__EXERCISE__
Quote the forum thread on semi-pro versus pro DSLR cameras word for word, starting with "Frames per Second" and going on through "and its perfect!".

__TEXT EXCERPT__

== == ==

# semi or pro DSLR?



## Rose (Dec 14, 2005)

Hi there, i am new here so i am not sure whether this has been discussed here, but i was wondering if anyone out there could fill me in on the difference between a Semi-Professional and a Professional Digital SLR camera! I am just looking at buying one and am not sure whether spending the extra money on a professional is going to pay off. Many people say that they wish they had bought a Professional to start with, but if one isnt going to use the functions i dont see the point.

So what are the differences ?

I am studying photography, cant really specify the area of photography that i do, i am trying to be an 'all-arounder'! 

Thank U 


..sorry to come on here and burst all these questions but you all seem like a helpful bunch...:thumbup:


----------



## DocFrankenstein (Dec 14, 2005)

Pro bodies have more functions, better build, better AF, more FPS... etc etc

But if you don't know what you're shooting, and what functions you're going to use, then we're sure won't be able to decide for you.

You can learn with just about anything and you get what you pay for in terms of performance.


----------



## Rose (Dec 14, 2005)

whats is FPS?

Yes you are right, most people i have spoken to have confirmed that very thing! however is it naive to assume that the pro cameras might one day (soon hopefully in the next 2 years) come down price-wise to where the semi-pro camera lie, say the Canon 350D @800 EURO ?.... 

im guessing that youre :lmao:


----------



## Rob (Dec 14, 2005)

Frames per Second - the rate at which the camera can take pictures.


----------



## Mack (Dec 14, 2005)

I'd say get a DSLR D50, im completey new to all this DSLR stuff, and the D50 is amazing, whack it on Autofocus and you take any shot and its perfect!


----------



## Rob (Dec 14, 2005)

As a photography student, I am sure that you will need only a basic SLR with fully manual control functions. If you are getting a DSLR then the 350D or D50 would be more than capable of doing the job.

The only advantage to getting a true pro camera from your persective is for the superior build quality. As a student on a budget, I do not think this is sufficient justification for paying an extra 0 on the price.

Rob


----------



## hobbes28 (Dec 14, 2005)

Rob said:
			
		

> As a photography student, I am sure that you will need only a basic SLR with fully manual control functions. If you are getting a DSLR then the 350D or D50 would be more than capable of doing the job.
> 
> The only advantage to getting a true pro camera from your persective is for the superior build quality. As a student on a budget, I do not think this is sufficient justification for paying an extra 0 on the price.
> 
> Rob




Ditto.  Very well put Rob.


----------



## Rose (Dec 14, 2005)

== == ==

__AVAILABLE DATA__
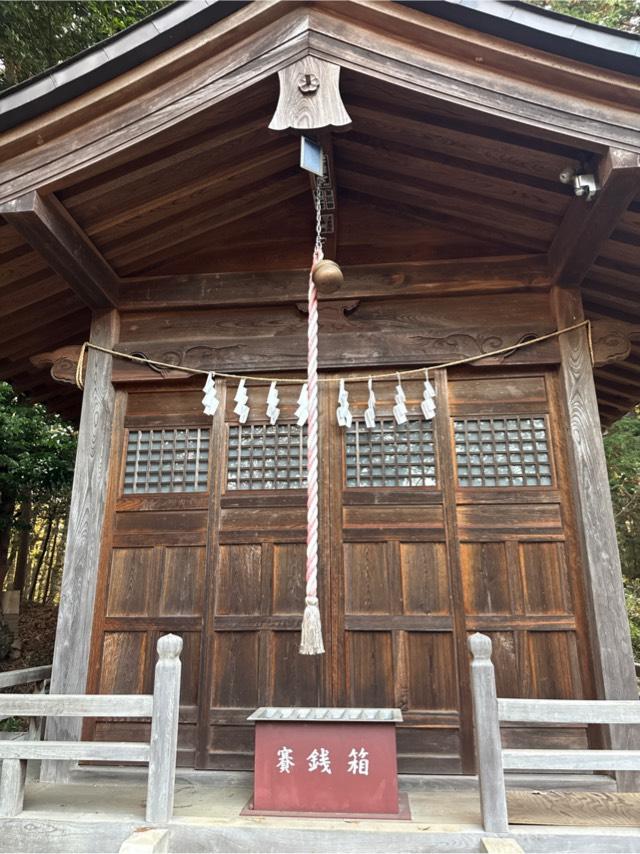 八坂神社（堀口天満天神社境内）の参拝記録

== == ==

__TASK RESULT__
Frames per Second - the rate at which the camera can take pictures.


----------



## Mack (Dec 14, 2005)

I'd say get a DSLR D50, im completey new to all this DSLR stuff, and the D50 is amazing, whack it on Autofocus and you take any shot and its perfect!